A l’aune des élections municipales et régionales dans le pays, la Commission électorale indépendante (CEI), a remis aux différentes formations politiques, au cours d’une cérémonie organisée à l’espace Latrille Event le 20 mai dernier, la liste électorale provisoire. Laquelle ne comporte pas le nom de l’ex président Ivoirien, Laurent Gbagbo. Depuis, le PPA-CI, reste vent débout et dénonce la mesure discriminatoire d’exclusion de son président de la liste électorale.

La monture provisoire de la liste électorale ivoirienne, comptant 8.016.796 électeurs est au centre des débats publics du pays depuis le 20 mai 2023, et, pour cause, Laurent Gbagbo, l’ex président Ivoirien et président du Parti des Peuples Africains – Côte d’Ivoire (PPA-CI), condamné par défaut par le régime d’Abidjan à 20 ans de prison, dans l’affaire dite  « casse de la BCEAO » survenue au cours de la crise postélectorale de 2010, n’y figure pas. Au demeurant, Laurent Gbagbo est déchu de ses droits civils et politiques par la justice de son pays, suite à une décision de la CEI, dirigée par Coulibaly Kuibiert.
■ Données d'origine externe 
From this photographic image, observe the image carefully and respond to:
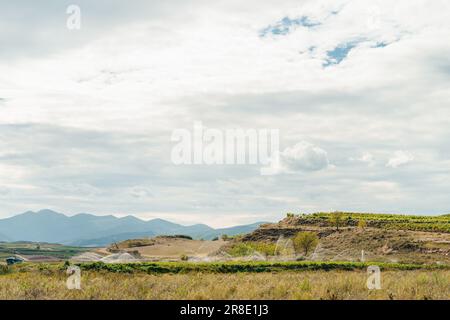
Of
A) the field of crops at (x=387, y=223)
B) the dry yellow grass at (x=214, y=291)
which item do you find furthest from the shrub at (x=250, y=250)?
the dry yellow grass at (x=214, y=291)

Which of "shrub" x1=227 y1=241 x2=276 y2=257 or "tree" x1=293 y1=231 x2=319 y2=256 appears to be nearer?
"shrub" x1=227 y1=241 x2=276 y2=257

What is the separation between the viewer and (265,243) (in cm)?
8706

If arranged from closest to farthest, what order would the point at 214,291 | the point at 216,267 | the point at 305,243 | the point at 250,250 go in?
1. the point at 214,291
2. the point at 216,267
3. the point at 305,243
4. the point at 250,250

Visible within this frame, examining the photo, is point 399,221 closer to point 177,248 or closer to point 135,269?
point 177,248

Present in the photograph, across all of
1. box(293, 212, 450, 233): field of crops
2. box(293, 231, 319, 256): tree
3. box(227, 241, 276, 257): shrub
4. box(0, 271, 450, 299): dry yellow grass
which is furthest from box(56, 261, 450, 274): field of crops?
box(293, 212, 450, 233): field of crops

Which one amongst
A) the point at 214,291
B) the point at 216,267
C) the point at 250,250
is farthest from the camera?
the point at 250,250

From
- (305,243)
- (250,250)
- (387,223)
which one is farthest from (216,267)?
(387,223)

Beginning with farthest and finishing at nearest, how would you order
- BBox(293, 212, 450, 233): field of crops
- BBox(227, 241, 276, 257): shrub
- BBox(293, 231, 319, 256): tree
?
1. BBox(293, 212, 450, 233): field of crops
2. BBox(293, 231, 319, 256): tree
3. BBox(227, 241, 276, 257): shrub

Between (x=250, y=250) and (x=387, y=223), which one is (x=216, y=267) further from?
(x=387, y=223)

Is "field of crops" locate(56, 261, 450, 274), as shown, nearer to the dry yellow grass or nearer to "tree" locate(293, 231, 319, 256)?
the dry yellow grass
Et pourtant, son parti, par la voix de Koné Katinan et de Me Habiba Touré, affirme que la radiation n’est pas justifiée et entend épuiser toutes les voies de recours juridiques pour la réintégration de Laurent Gbagbo sur la liste électorale.
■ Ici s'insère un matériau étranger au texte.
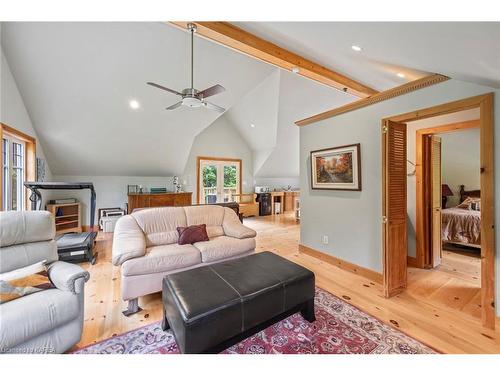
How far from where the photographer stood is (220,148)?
763 centimetres

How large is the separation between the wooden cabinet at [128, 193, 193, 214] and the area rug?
4512mm

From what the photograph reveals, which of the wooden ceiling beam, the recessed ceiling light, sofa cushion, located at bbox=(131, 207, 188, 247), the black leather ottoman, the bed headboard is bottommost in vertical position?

Koné Katinan, porte parole du PPA-CI

Par ailleurs, Me Habiba Touré, accuse le président de la CEI de n’avoir pas suivi la procédure de la période du contentieux avant de radier Laurent Gbagbo de la liste électorale, avant d’exiger la présentation de la décision de justice à laquelle s’agrippe Coulibaly Kuibiert.

« Je mets d’ailleurs au défi n’importe qui, détenteur de cette décision, de la publier afin que les Ivoiriens voient si véritablement dans cette décision, on a déchu le président Gbagbo de ses droits civiques. On ne l’a jamais eue. Elle n’a jamais été signifiée », a insisté Me Habiba Touré, au cours de son passage sur les antennes de télévision life Tv, le lundi dernier.

Plus loin, le PPA-CI dénonce la tentative du parti au pouvoir,  à travers la CEI, de vouloir saper le processus électoral au seul profit du candidat du RHDP aux prochaines élections de 2025.

« Le rejet, par la CEI, de l’inscription du Président Laurent GBABO renforce davantage la suspicion de partialité et de sa caporalisation par le régime du RHDP. Dès lors, la question de sa réforme totale se pose encore avec acuité. En tout état de cause, le PPA-CI a toutes les raisons de ne pas faire confiance à cette CEI malgré toutes ses professions de bonne foi », a laissé entendre Koné Katinan, porte parole du PPA-CI au cours de la conférence de presse, relative à la non inscription de Laurent Gbagbo sur la liste électorale, le samedi 20 mai dernier.

Poursuivant, l’ex Ministre du Budget de Laurent Gbagbo, a indiqué que : « le RHDP et le gouvernement ne peuvent se berner d’illusions en pensant qu’ils peuvent aussi facilement exclure le Président Laurent GBAGBO de la vie politique. Un tel entêtement de la part du régime ivoirien fait courir de graves risques à la paix et la cohésion sociale. »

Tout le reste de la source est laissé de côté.